The effect of a fully-premixed pilot flame on the velocity-forced flame response of a fully premixed flame in a single-nozzle lean-premixed swirl combustor operating on natural gas fuel is investigated. Measurements of the flame transfer function show that as the percent pilot is increased there is a decrease in the flame transfer function gain at all frequencies, a decrease in the frequencies at which the gain minima and maxima occurred, and a decrease in the flame transfer function phase at high frequencies.

High-speed CH* chemiluminescence flame imaging is used to gain a better understanding of the mechanism(s) whereby the pilot flame affects flame dynamics and thereby the flame transfer function.

Time-averaged flame images show that the location of the maximum heat release rate does not change with forcing frequency or percent pilot, although the flame extends further upstream into the inner shear layer with increasing percent pilot.

Heat release rate fluctuation images show that significant heat release rate fluctuations occur in the inner shear layer, the outer recirculation zone, and the near wall region and that the primary effect of increasing the forcing frequency or the percent pilot is a shift of the heat release rate fluctuation from the near wall region to the inner shear layer. In addition, an increase in the percent pilot results in lengthening and narrowing of the inner shear layer and the near wall regions.

The phase images show that the phase is less uniform as the frequency or percent pilot increase, resulting in greater interference between in phase and out of phase fluctuations which reduces the FTF gain. The phase images also show that the wavelength of the heat release rate perturbation travelling through the inner shear layer decreases with increasing frequency and percent pilot which suggests that the pilot flame alters the recirculation flow field.

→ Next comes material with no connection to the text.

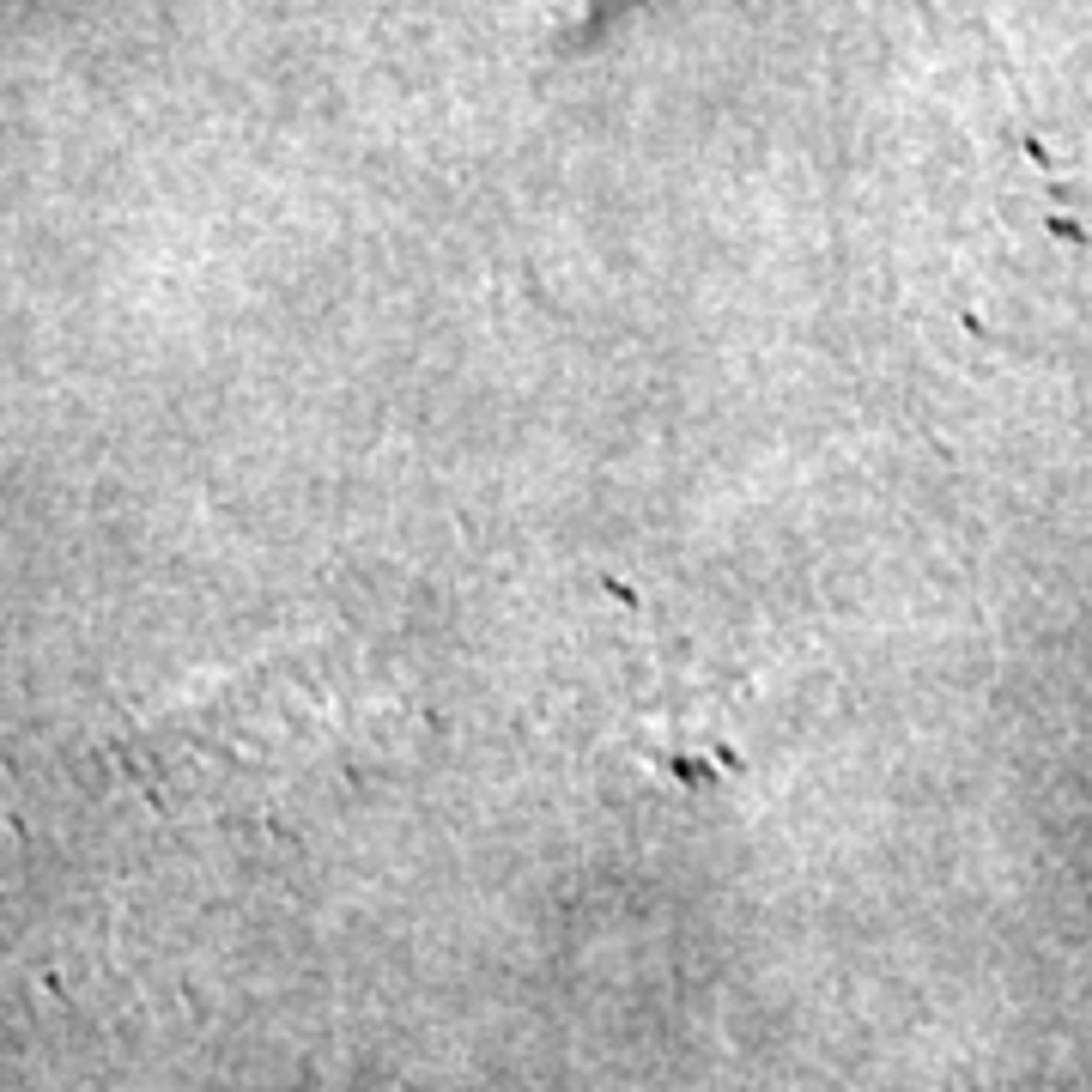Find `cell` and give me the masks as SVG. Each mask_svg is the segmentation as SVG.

Flame transfer functions calculated for the heat release rate fluctuations in the inner shear layer, the near wall region and the outer recirculation zone show that the inner shear layer is the largest contributor to the global heat release rate fluctuation in the unpiloted flame and that the primary effect of the pilot flame on the reduction of the global FTF gain is a result of the pilot flame’s effect on the inner shear layer.